Skip to content

Getting Started with Agoge#

Agoge is a scalable, async reinforcement learning (RL) framework built on Ray, Hydra, and PyTorch. It is designed for distributed RL experiments, supporting modular agents and environments, and chat-based RL schemas.

Prerequisites#

Installation#

  1. Clone the repository:

    git clone <repo-url>
    cd agoge
    
  2. Install dependencies:

    uv sync --dev --group docs
    
  3. (If you need secrets/API keys) Create a .env edit it, and ignore it in your git:

    cp .env.example .env
    echo ".env" >> .git/info/exclude
    
    • Note .env is not in .gitignore because ray submit respects it and will not package it during job submission

    • Tip Your .env variables will be loaded automatically when start.py runs. If you want to use them in your config with hydra you can use ${oc:ENV_NAME}

  4. (Optional, recommended) Install Node.js via nvm for markdownlint-cli2: This will enable you to run markdownlint locally without pre-commit, otherwise pre-commit manages its own environment.

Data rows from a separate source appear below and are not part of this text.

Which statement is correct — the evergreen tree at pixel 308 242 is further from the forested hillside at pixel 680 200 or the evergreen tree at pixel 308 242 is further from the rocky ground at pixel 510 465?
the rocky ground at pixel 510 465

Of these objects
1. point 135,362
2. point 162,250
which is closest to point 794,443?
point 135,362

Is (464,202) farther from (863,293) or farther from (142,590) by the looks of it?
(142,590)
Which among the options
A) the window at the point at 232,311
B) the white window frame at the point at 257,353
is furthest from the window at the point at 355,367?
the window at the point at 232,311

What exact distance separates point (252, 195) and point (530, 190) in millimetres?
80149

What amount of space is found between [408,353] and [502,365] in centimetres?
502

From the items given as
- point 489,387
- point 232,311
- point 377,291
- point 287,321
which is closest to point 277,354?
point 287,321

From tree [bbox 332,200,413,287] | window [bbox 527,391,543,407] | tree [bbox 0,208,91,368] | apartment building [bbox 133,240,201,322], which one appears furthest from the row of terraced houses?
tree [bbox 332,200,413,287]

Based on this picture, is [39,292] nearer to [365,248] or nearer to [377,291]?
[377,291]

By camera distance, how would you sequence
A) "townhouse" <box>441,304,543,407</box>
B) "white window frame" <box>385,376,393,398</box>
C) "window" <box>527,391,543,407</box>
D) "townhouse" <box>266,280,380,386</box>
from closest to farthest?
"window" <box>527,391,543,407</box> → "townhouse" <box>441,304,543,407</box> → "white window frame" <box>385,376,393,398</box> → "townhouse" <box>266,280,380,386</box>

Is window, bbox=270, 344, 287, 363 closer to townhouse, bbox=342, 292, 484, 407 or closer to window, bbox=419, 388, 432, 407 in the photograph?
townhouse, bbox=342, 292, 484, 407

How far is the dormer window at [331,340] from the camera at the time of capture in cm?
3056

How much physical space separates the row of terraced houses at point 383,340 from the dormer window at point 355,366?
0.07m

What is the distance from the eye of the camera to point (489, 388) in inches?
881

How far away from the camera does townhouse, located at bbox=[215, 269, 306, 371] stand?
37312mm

    # Install nvm (Node Version Manager)
    curl -o- https://raw.githubusercontent.com/nvm-sh/nvm/v0.40.3/install.sh | bash
    
    # Install Node.js LTS (Jod - v22.x)
    nvm install --lts=jod
    nvm use --lts=jod
    
    # Verify installation
    node --version  # Should show v22.x.x
    

    Note: Node.js is required for markdownlint-cli2, which runs as part of pre-commit hooks. We use the "Jod" LTS release (v22.x) to match the version specified in .pre-commit-config.yaml.

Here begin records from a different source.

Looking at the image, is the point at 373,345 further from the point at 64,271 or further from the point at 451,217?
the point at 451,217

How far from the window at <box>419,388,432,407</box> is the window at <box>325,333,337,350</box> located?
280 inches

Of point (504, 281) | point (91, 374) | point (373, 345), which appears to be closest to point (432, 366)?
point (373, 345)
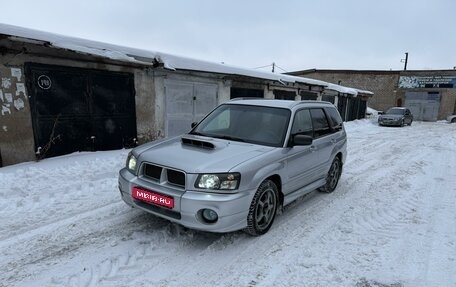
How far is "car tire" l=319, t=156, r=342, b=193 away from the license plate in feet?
10.6

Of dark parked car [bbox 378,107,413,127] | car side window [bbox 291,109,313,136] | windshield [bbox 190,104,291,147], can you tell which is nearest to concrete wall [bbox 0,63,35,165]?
windshield [bbox 190,104,291,147]

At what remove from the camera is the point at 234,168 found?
10.3 feet

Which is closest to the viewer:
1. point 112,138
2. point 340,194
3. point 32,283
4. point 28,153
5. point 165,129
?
point 32,283

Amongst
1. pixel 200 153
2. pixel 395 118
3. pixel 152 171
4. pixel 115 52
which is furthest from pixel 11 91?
pixel 395 118

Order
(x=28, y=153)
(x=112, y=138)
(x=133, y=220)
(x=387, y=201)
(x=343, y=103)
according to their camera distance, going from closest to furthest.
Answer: (x=133, y=220), (x=387, y=201), (x=28, y=153), (x=112, y=138), (x=343, y=103)

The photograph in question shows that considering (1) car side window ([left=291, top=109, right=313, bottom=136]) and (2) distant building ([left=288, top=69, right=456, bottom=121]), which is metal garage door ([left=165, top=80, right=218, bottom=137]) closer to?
(1) car side window ([left=291, top=109, right=313, bottom=136])

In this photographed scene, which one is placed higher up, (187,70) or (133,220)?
(187,70)

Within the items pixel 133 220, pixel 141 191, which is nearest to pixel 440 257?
pixel 141 191

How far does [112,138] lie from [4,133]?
2459mm

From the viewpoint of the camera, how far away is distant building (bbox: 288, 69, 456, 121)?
112 feet

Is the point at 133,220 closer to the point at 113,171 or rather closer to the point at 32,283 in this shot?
the point at 32,283

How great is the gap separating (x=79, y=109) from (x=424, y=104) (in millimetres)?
39119

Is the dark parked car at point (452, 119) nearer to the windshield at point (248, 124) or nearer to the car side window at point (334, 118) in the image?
the car side window at point (334, 118)

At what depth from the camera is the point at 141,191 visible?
11.0 ft
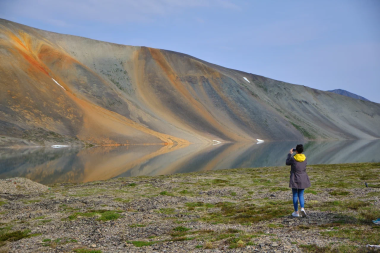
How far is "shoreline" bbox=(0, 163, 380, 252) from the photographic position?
11.6 metres

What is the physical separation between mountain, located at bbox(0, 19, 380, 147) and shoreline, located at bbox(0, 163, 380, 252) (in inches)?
2458

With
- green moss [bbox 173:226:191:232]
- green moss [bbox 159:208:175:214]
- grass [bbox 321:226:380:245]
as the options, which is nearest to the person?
grass [bbox 321:226:380:245]

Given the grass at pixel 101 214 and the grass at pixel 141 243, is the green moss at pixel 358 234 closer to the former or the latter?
the grass at pixel 141 243

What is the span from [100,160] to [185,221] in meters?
43.0

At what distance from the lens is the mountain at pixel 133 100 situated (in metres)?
92.3

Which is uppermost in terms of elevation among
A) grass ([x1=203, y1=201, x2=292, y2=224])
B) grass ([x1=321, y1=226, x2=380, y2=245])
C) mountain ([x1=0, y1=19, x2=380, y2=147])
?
mountain ([x1=0, y1=19, x2=380, y2=147])

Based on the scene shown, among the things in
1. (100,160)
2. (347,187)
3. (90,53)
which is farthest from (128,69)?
(347,187)

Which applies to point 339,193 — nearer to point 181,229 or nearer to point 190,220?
point 190,220

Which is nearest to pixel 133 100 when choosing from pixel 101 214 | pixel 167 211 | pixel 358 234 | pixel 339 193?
pixel 339 193

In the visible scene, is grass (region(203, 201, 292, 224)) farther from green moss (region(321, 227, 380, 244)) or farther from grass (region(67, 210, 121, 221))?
grass (region(67, 210, 121, 221))

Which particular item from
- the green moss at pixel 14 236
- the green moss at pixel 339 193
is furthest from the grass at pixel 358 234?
the green moss at pixel 14 236

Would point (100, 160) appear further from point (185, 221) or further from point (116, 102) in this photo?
point (116, 102)

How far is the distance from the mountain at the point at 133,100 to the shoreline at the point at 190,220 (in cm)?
6243

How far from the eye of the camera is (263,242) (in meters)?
11.1
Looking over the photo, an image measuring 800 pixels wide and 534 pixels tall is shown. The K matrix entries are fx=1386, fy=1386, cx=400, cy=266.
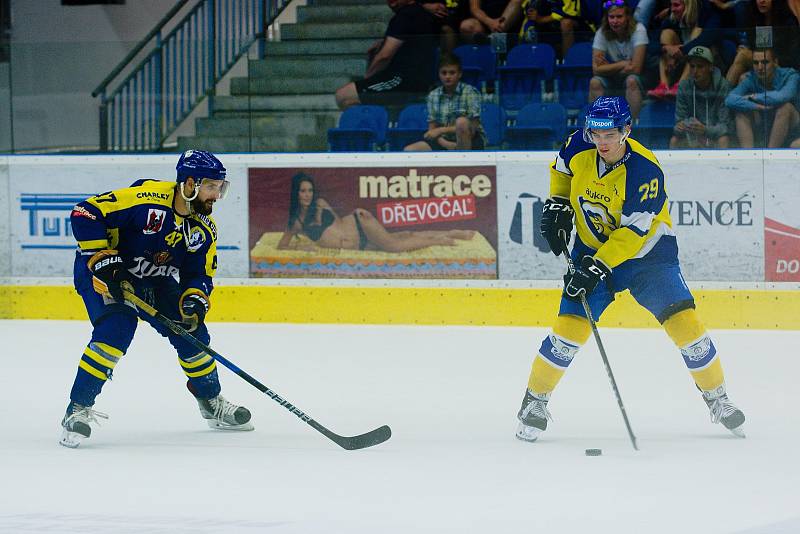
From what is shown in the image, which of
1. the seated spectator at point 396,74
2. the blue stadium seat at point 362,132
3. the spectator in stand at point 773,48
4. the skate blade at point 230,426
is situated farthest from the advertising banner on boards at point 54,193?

  5. (for development) Install pre-commit hooks:

    uv run pre-commit install
    

    This will install all pre-commit hooks including: - trailing-whitespace, end-of-file-fixer - ruff-check and ruff-format (Python linting) - markdownlint-cli2 (Markdown linting)

Running Distributed RL with Ray#

For detailed information about Ray cluster setup and management, see Ray Cluster Setup.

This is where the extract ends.